Another sign that the new law is lacking is how electoral tallies vary radically between districts. In the mostly-Christian First Beirut District, only 7,000 votes are needed to make the slate, whereas in some districts in the south and the north the number is more than 25,000.

The new rules have also raised the cost of running for office. All candidates must now pay a non-refundable fee of $5,300.

Campaign truck with speakers promoting former PM Najib Azmi Mikati (MEE/Ali Harb)

Moussa Khoury, a civil society candidate in Tripoli on the "Kollouna Watani" slate, said the fee puts a burden on aspiring politicians of modest means.

For a list of 11 candidates, the cost of merely appearing on the ballot would exceed $55,000.

The law has also failed to curb campaign spending, which Khoury said could run to up to $1m per candidate.

Several candidates have complained that media outlets, particularly TV stations, have exploited lapses in regulations to charge for normal coverage and interviews, which are usually considered free content.

"Money has become a major factor in the electoral process. It has made it nearly impossible for poor candidates to win," Khoury told Middle East Eye.

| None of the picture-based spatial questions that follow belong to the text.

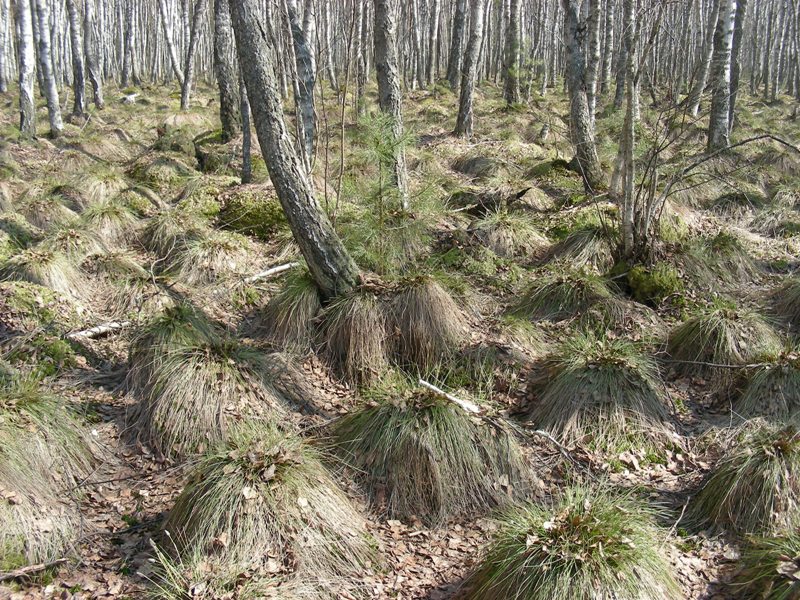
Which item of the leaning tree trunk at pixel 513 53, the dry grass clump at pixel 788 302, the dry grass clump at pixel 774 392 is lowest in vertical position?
the dry grass clump at pixel 774 392

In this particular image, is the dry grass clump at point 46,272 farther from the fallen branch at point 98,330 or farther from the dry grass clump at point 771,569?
the dry grass clump at point 771,569

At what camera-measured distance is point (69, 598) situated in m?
3.39

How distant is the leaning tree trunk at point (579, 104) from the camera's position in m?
9.37

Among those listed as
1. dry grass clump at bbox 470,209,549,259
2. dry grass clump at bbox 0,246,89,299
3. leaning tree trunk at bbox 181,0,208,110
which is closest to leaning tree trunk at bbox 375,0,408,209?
dry grass clump at bbox 470,209,549,259

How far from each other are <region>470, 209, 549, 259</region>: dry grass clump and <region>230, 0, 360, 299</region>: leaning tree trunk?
8.11 ft

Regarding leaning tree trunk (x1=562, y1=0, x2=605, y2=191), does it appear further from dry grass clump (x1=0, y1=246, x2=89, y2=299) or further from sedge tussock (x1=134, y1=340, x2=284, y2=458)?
dry grass clump (x1=0, y1=246, x2=89, y2=299)

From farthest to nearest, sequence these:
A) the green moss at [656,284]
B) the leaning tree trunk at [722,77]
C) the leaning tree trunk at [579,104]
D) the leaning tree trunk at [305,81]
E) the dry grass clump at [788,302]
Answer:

"The money factor was not taken into consideration when the current law was written; or it was taken into consideration to favour certain candidates over others."

Also, there are concerns over the state's ability to properly enforce the law, especially since the interior and foreign ministries, which oversee the elections, are both headed by current candidates.

"This ruling political class has proven to us its failure as an executive branch," Tibi said.

He pointed to complaints of lack of organisation in at Lebanese embassies where expatriates voted on 27 and 29 April.

"We don't trust this authority; if we trusted it, we wouldn't have run and burdened ourselves," Tibi told Middle East Eye.